▶ _What the task requires_:
In the listing that follows, the range to quote begins at the line that has "c) Az a Kedvezményezett, akinek" and ends after the line that has "1.5.2 Gazdálkodási naplóval"; quote it verbatim and add nothing.

▶ _Task material_:
= = = = = = =

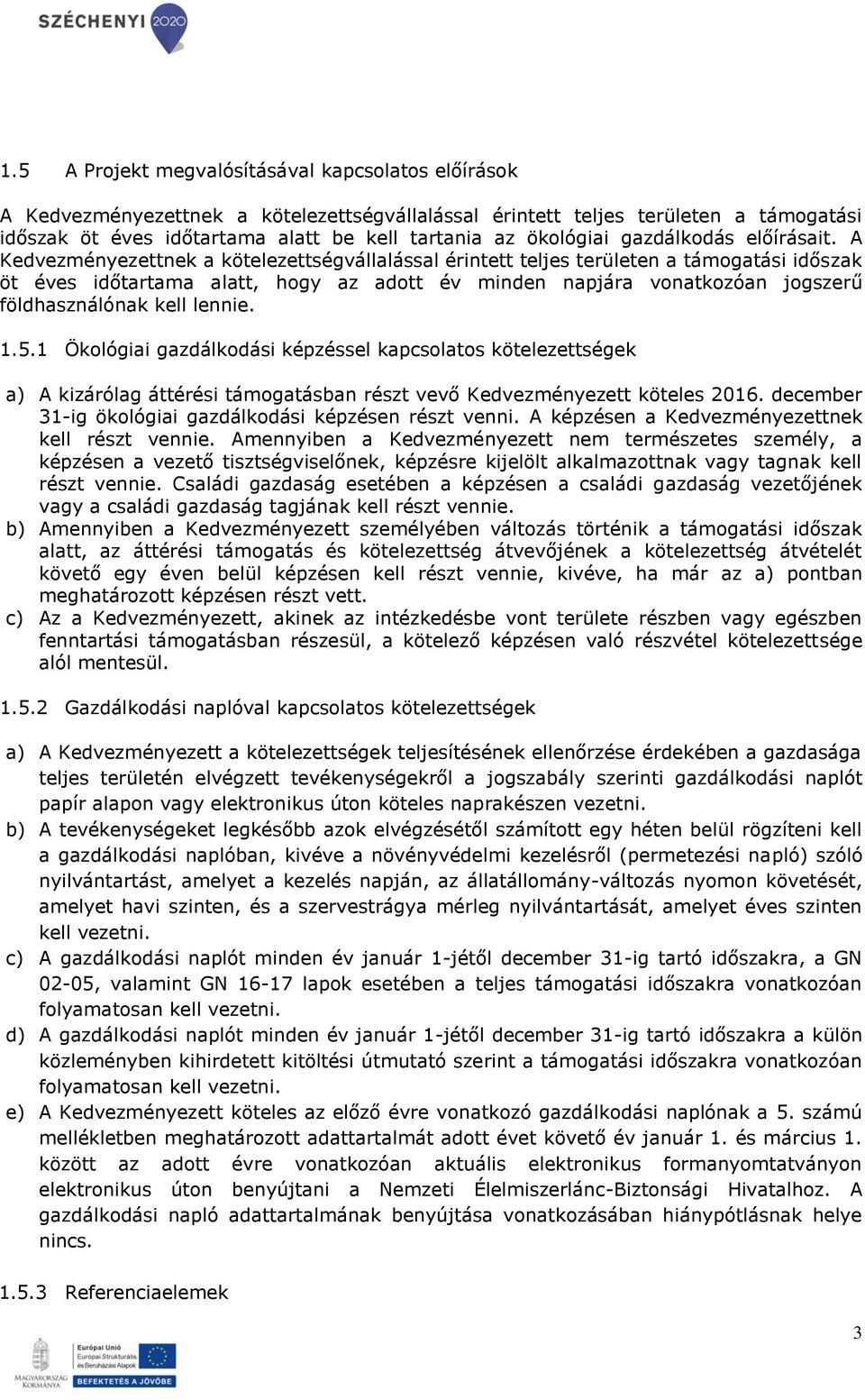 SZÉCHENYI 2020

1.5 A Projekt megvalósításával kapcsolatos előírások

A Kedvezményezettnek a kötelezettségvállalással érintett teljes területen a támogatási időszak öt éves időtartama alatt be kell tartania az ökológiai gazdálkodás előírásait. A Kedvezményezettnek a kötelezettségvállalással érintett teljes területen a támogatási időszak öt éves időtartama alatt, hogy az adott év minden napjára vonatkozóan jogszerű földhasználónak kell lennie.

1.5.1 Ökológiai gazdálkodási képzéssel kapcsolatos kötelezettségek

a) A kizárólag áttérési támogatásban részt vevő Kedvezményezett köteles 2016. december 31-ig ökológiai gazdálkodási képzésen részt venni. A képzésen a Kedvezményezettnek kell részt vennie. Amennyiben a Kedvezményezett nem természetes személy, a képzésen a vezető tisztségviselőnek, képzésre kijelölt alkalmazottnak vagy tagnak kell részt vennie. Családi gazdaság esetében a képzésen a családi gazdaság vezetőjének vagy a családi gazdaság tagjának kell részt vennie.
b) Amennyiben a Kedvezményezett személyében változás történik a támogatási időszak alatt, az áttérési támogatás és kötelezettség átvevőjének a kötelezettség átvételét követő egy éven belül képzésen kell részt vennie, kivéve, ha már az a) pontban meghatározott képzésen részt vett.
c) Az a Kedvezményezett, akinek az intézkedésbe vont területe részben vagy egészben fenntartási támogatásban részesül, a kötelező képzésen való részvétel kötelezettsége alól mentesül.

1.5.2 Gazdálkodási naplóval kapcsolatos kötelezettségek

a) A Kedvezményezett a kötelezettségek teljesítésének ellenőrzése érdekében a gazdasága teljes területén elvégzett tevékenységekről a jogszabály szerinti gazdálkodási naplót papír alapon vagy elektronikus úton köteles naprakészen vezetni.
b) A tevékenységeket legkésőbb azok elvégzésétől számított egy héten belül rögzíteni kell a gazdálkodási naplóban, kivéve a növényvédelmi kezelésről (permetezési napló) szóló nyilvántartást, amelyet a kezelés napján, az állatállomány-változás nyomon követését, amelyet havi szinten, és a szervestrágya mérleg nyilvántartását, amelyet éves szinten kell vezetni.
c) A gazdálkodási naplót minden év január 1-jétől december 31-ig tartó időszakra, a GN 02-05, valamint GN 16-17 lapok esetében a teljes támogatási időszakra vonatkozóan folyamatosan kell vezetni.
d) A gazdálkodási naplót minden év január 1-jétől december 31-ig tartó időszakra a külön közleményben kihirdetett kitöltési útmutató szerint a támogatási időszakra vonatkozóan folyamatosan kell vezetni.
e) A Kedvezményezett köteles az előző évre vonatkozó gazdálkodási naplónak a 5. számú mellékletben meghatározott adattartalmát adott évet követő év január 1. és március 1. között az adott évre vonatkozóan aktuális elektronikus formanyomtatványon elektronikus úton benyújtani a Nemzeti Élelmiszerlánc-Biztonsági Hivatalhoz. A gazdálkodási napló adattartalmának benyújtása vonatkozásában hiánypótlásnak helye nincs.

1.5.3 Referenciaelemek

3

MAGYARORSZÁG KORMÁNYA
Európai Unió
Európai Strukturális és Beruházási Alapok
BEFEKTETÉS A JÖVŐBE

= = = = = = =

▶ _Result for this exercise_:
c) Az a Kedvezményezett, akinek az intézkedésbe vont területe részben vagy egészben fenntartási támogatásban részesül, a kötelező képzésen való részvétel kötelezettsége alól mentesül.

1.5.2 Gazdálkodási naplóval kapcsolatos kötelezettségek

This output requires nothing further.